31
July
2012
|
08:11 PM
America/New_York

Smiles for Life

Guest Post by Cindy Lord, Clinical Associate Professor and Director of the Physician Assistant Program at Quinnipiac University, and Oral Health Champion with the National Interprofessional Initiative on Oral Health. The activities of the National Interprofessional Initiative on Oral Health are made possible as a result of funding from The DentaQuest Foundation, the Washington Dental Service Foundation, and the Connecticut Health Foundation.

My “aha” moment came when I realized that physician assistants (PAs) and primary care providers can not only play an integral role in improving oral health, but that we have an obligation to do so. Dental disease is the most common chronic disease in children, and it presents frequently in pregnant and elderly patients, yet doctors and PAs too often look beyond the mouth to the back of the throat to see if a patient’s tonsils are red or swollen or if they have post-nasal drip.

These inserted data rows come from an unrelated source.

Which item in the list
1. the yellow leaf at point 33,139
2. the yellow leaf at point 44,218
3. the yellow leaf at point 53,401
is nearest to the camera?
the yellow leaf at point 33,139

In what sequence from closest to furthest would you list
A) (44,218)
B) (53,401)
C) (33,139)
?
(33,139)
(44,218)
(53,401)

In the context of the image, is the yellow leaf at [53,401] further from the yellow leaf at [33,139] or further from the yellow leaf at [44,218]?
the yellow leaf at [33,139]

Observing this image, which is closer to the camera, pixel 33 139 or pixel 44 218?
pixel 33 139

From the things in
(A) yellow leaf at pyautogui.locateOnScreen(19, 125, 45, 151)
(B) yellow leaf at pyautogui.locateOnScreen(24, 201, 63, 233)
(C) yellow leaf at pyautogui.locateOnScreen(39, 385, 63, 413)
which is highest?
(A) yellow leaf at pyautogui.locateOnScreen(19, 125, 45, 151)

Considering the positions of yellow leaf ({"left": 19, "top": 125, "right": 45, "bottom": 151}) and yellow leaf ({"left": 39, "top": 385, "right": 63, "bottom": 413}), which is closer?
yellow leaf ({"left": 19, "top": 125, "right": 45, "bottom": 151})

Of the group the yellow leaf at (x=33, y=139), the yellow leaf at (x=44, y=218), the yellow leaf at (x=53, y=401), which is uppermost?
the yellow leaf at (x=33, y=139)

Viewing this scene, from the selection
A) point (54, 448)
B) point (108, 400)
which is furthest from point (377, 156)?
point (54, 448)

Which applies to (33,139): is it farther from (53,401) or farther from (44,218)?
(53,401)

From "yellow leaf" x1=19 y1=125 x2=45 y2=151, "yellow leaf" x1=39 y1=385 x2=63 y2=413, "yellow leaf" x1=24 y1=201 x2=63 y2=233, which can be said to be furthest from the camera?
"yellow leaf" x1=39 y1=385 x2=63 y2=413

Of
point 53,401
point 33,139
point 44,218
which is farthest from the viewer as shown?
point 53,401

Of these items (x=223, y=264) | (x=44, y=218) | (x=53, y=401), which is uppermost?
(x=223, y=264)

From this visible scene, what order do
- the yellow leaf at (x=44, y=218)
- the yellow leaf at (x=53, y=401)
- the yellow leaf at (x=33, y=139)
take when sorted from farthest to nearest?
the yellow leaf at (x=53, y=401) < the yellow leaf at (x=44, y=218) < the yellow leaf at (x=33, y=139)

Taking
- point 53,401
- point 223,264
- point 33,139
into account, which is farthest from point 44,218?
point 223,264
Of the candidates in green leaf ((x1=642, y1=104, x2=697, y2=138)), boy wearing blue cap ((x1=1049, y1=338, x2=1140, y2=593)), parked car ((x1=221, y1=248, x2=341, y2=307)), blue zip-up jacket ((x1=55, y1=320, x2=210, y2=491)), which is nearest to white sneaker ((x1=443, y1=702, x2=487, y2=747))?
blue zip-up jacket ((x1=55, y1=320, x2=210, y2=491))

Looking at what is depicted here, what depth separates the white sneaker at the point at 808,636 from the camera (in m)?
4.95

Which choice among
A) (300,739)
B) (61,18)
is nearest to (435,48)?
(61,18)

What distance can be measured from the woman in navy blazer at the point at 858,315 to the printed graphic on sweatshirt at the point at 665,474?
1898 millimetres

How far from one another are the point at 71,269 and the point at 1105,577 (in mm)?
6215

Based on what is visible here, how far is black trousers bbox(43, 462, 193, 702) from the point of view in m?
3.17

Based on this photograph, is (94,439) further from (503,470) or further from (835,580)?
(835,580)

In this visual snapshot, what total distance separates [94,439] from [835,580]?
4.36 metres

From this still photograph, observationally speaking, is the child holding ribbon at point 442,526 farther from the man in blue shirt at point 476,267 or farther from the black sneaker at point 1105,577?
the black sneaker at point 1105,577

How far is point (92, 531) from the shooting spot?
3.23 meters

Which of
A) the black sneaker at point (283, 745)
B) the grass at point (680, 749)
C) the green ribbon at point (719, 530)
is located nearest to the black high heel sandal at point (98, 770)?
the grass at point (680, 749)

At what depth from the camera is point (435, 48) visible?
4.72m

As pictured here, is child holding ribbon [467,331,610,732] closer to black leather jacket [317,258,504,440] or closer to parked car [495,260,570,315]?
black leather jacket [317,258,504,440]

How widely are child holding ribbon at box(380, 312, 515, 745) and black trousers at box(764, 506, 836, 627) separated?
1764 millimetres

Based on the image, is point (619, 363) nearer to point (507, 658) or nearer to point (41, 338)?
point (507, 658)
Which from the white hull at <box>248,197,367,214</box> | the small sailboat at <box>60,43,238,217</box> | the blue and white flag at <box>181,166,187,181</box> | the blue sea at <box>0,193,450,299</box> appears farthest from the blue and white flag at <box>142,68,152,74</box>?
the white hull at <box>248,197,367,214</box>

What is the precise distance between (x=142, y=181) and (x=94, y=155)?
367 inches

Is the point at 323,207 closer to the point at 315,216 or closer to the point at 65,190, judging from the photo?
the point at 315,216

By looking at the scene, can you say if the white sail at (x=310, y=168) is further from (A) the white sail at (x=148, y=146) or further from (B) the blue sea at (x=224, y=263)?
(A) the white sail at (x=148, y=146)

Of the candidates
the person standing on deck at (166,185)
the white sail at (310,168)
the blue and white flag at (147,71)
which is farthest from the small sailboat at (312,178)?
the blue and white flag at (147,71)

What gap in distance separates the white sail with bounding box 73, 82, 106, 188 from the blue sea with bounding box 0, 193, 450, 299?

So, how do we change this? At Quinnipiac, where I am the Director of the Physician Assistant Program, we have begun to integrate oral health into our overall PA curriculum. We know that collaboration between the medical and dental professions is crucial to the overall health of every patient, so we are working with our PA students to ensure that they have a full oral health education that they can apply to their day-to-day work with patients. We want them to be able to evaluate the full health of each patient they see, and that includes the patient’s oral health, especially if they are part of a high-risk group.

We’ve been using the Smiles for Life curriculum to seamlessly include oral health into our PA training. Our PA students in their pediatric rotation do the pediatric Smiles for Life module and PA students in their internal medicine and geriatric rotation do the internal medicine and geriatric modules. While at first we received some hesitation (“oral health is for dentists!”), today our students are thrilled to be part of this important movement to make oral health part of overall health. As part of this training, student PAs learn when to help the patients understand what they can do through education and advisory guidance and when to refer the patient to a dentist for more detailed evaluation and follow up.

As the health care system continues to evolve and change, it is our responsibility, as health care providers, to take charge of health care and use our position to encourage prevention, health literacy and the best possible overall health for all our patients.